Improving Reservoir Water Supply and Inflow Volume Predictions with Encoder-Decoder Deep Learning Models

Abstract

Recently, deep learning (DL) models have shown tremendous potential for hydrological prediction, reservoir management, and operational planning. However, their effectiveness in predicting reservoir inflows over extended time horizons remains limited. Recent advancements in DL algorithms have improved the accuracy of inflow forecasts, yet most studies emphasize short‑term applications or real‑time operations. This study proposes a novel multi‑step forecasting framework to enhance long‑term predictions of reservoir inflow and water supply. Using snow‑water equivalent (SWE) and historical inflow data, we trained a DL model built on a convolutional neural network (CNN)–long short‑term memory (LSTM) encoder–decoder architecture to forecast inflows during the critical March–August runoff period.
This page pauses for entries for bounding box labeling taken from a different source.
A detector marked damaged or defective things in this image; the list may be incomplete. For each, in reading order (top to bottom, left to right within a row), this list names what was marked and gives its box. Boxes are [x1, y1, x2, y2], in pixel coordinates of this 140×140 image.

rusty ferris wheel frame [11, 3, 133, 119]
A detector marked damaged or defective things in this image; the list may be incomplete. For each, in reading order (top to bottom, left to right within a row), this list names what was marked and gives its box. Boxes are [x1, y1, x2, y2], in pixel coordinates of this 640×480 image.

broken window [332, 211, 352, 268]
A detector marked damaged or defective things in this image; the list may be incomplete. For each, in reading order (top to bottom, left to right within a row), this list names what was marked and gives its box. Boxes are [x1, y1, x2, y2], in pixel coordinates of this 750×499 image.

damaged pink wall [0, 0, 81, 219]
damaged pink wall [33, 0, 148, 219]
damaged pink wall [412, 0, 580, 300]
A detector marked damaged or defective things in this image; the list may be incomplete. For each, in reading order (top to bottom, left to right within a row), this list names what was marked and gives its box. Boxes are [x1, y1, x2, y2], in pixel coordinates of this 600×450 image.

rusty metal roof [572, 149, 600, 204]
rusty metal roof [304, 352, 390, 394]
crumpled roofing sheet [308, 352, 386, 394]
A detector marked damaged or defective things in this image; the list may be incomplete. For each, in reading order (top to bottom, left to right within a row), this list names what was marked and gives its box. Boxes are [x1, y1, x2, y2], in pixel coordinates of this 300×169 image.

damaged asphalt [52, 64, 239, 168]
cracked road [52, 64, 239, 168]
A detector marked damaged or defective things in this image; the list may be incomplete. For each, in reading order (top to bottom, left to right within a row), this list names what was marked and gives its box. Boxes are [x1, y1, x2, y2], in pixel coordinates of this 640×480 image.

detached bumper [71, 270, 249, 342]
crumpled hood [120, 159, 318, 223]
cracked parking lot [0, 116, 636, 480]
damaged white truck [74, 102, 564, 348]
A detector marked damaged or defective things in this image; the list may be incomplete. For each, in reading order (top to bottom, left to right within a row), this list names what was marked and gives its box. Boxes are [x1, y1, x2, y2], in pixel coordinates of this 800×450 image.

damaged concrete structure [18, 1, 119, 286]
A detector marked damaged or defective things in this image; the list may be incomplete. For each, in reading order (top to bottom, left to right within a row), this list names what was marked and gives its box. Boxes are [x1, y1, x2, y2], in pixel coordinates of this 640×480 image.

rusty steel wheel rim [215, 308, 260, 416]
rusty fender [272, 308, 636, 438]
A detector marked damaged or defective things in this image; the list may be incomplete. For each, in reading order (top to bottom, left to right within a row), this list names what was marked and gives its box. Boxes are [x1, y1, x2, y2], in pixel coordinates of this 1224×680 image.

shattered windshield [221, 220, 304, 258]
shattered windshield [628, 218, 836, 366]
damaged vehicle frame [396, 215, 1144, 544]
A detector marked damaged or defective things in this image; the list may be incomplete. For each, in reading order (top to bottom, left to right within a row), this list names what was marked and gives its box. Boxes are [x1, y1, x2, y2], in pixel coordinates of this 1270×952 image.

Model architecture and hyper‑parameters were tuned via multi‑fold cross‑validation of the time series, examining various CNN‑ and LSTM‑based encoder–decoder adaptations. The methodology was applied to 40 years of SWE and inflow data from Jordanelle Reservoir, Utah. The optimal configuration—an LSTM encoder–decoder with 16 nodes per layer—achieved substantial improvements in long‑term forecast accuracy. We also assessed the trade‑off between model complexity and performance by benchmarking against a process‑driven ensemble streamflow prediction (ESP) model and classical statistical methods (SARIMA, VAR, TBATS). The DL approach outperformed the statistical models for long‑term water‑supply forecasts and achieved accuracy comparable to the ESP model’s 50 % exceedance‑probability forecast. Overall, these results highlight the promise of advanced DL methods for enhancing long‑term hydrological forecasting and water‑resource management.